Die Vier wandelten nach der Ruine, und erst als der Mond heraufgestiegen war, gingen sie nach dem Wagen und fuhren heimwärts. Es wurde wenig mehr gesprochen, der Vater schlief, und auch Marie schien zu schlafen, nur der Rittmeister und Luise wachten. Die Sterne leuchteten am Himmel, die Nachtigallen schlugen in den Büschen, und ein würziger Frühlingshauch erfüllte die Luft.
Da faßte der Rittmeister die Hand Luisens. Er hielt sie fest, sie wollte ihm ihre Hand entziehen, sie konnte nicht, – sie zitterte. Er drückte ihre Hand, und sie? Drückte sie sie wieder? Sie wußte es nicht. Eiskalt überlief sie's. Ist es doch so? Du liebst einen Mann, der einer Andern angehört? Nein, nein! knirschte sie vor sich hin und ballte die Hände, und unwillkürlich rief sie plötzlich laut: »Vater!«
»Was willst Du?« fragte der Vater, aus dem Schlafe sich erhebend.

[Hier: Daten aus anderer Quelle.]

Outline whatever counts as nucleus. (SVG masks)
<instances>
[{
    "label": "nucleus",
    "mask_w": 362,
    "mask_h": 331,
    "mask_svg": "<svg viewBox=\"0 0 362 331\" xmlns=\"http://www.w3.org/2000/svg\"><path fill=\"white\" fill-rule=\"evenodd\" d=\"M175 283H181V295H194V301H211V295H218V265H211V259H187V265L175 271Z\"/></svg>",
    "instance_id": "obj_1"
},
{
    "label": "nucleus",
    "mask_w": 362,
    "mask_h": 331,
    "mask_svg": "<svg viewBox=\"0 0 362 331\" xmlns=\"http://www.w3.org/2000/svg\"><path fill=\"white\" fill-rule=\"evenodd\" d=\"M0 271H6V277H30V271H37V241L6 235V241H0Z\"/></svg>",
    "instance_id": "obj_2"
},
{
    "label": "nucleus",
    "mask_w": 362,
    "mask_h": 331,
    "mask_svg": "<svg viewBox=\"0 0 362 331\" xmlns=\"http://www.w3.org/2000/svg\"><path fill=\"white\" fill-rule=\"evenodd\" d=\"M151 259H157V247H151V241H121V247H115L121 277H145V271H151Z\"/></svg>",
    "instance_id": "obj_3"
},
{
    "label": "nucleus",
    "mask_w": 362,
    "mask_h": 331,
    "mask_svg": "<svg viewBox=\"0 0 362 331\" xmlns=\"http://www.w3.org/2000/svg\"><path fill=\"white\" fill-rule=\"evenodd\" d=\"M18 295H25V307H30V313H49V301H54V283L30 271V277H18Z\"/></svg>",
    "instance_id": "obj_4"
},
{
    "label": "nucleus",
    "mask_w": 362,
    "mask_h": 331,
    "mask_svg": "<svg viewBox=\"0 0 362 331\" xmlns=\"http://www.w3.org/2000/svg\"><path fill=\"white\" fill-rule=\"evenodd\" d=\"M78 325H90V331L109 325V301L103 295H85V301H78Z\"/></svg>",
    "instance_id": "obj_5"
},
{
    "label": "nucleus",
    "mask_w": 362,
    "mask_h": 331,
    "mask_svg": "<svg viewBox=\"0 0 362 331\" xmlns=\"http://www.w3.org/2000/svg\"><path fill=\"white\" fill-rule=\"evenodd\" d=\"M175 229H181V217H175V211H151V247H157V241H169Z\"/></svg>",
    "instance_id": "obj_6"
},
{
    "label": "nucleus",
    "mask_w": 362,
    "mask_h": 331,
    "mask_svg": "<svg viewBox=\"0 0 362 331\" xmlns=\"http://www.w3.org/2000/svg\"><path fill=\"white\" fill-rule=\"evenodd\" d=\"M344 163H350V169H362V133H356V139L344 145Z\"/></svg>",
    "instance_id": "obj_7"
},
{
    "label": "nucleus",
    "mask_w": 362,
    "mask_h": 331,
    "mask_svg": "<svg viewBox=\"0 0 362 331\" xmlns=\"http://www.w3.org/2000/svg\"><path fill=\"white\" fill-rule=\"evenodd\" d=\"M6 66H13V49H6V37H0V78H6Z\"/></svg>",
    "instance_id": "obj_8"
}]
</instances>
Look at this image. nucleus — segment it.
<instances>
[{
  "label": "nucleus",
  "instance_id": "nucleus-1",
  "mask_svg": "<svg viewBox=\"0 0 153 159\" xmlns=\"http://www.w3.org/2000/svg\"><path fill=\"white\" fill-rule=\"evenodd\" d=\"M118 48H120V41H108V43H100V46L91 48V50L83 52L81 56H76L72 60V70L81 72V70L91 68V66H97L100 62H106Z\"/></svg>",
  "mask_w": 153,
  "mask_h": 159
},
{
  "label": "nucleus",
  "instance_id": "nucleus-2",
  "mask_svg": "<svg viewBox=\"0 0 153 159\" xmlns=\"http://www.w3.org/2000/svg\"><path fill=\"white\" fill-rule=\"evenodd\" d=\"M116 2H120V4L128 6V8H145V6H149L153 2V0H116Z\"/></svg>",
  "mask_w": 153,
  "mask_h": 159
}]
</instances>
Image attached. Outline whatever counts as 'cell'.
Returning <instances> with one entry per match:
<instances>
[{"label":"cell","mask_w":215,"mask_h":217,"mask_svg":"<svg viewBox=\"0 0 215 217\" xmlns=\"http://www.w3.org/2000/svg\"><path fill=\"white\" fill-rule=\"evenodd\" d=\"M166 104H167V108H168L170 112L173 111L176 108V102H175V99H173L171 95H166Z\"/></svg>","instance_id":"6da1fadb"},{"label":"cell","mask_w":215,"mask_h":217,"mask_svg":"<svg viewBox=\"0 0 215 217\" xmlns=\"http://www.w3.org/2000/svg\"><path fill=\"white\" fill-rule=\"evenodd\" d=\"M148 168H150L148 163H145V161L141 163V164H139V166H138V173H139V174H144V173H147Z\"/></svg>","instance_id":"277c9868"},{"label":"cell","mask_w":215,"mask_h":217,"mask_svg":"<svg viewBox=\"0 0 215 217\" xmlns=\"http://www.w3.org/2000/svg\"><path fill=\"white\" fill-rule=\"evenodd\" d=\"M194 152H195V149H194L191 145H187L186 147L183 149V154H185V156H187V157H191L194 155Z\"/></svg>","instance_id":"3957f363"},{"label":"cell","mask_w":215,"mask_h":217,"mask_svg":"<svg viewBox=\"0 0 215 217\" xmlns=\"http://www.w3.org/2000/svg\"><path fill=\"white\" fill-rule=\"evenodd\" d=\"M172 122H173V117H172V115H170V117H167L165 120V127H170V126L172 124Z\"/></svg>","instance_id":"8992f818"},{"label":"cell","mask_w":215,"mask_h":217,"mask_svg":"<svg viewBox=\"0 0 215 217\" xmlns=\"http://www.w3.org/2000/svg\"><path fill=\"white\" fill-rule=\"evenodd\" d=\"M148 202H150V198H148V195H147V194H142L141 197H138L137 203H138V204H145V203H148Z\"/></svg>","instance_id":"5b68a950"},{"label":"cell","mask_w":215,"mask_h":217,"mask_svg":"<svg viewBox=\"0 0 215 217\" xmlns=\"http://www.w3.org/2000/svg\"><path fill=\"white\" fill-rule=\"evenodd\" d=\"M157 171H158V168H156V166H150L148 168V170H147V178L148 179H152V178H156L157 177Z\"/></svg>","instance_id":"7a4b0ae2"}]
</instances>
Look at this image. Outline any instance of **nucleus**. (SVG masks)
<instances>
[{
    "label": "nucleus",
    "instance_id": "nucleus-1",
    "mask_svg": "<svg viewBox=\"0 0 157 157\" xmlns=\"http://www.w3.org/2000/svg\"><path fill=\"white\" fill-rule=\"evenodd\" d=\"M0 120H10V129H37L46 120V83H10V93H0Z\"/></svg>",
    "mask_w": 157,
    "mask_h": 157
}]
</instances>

»Ach! Habe ich Dich gerufen?«
»Ich wußte es nicht! Ja! Ich möchte jetzt aussteigen.«
Sie rief den Kutscher an, er hielt, sie öffnete schnell den Schlag, stieg aus und bat den Vater, mit ihr auszusteigen. Sie duldete nicht, daß das Brautpaar ebenfalls ausstieg, sie befahl rasch dem Kutscher davonzufahren, und als der Wagen dahinrollte, fiel sie dem Vater um den Hals und rief: »Wehe, wehe! Ich bin schlecht, grundschlecht, ein elendes Wesen! Vater, hilf mir!«
Der Vater konnte kaum ein Wort der Beruhigung hervorbringen, und mit herzerschütternder Stimme rief Luise: »Ach, Vater, ich fürchte, es kann kommen, es will kommen, daß ich den Bräutigam Mariens liebe und er mich.«
»Wenn er aber frei wäre!«
»Ach, bitte, Vater, sprich nicht so. Ach, bitte, laß uns kein Wort sprechen.«
Der Vater wußte selbst nicht, wie er das seltsame Verhältniß erklären sollte. Er konnte nicht sagen, daß er von der Intrigue wußte; denn er mußte sich gestehen, daß er dann allen Einfluß auf sein Kind verlieren würde, und je länger er schweigsam neben seiner Tochter einherging, um so besser erschien es ihm, daß sein Kind selber sich aufraffte und den ersten Keim einer Neigung gegen einen Mann unterdrückte, der sich zu solchem Spiele hergab.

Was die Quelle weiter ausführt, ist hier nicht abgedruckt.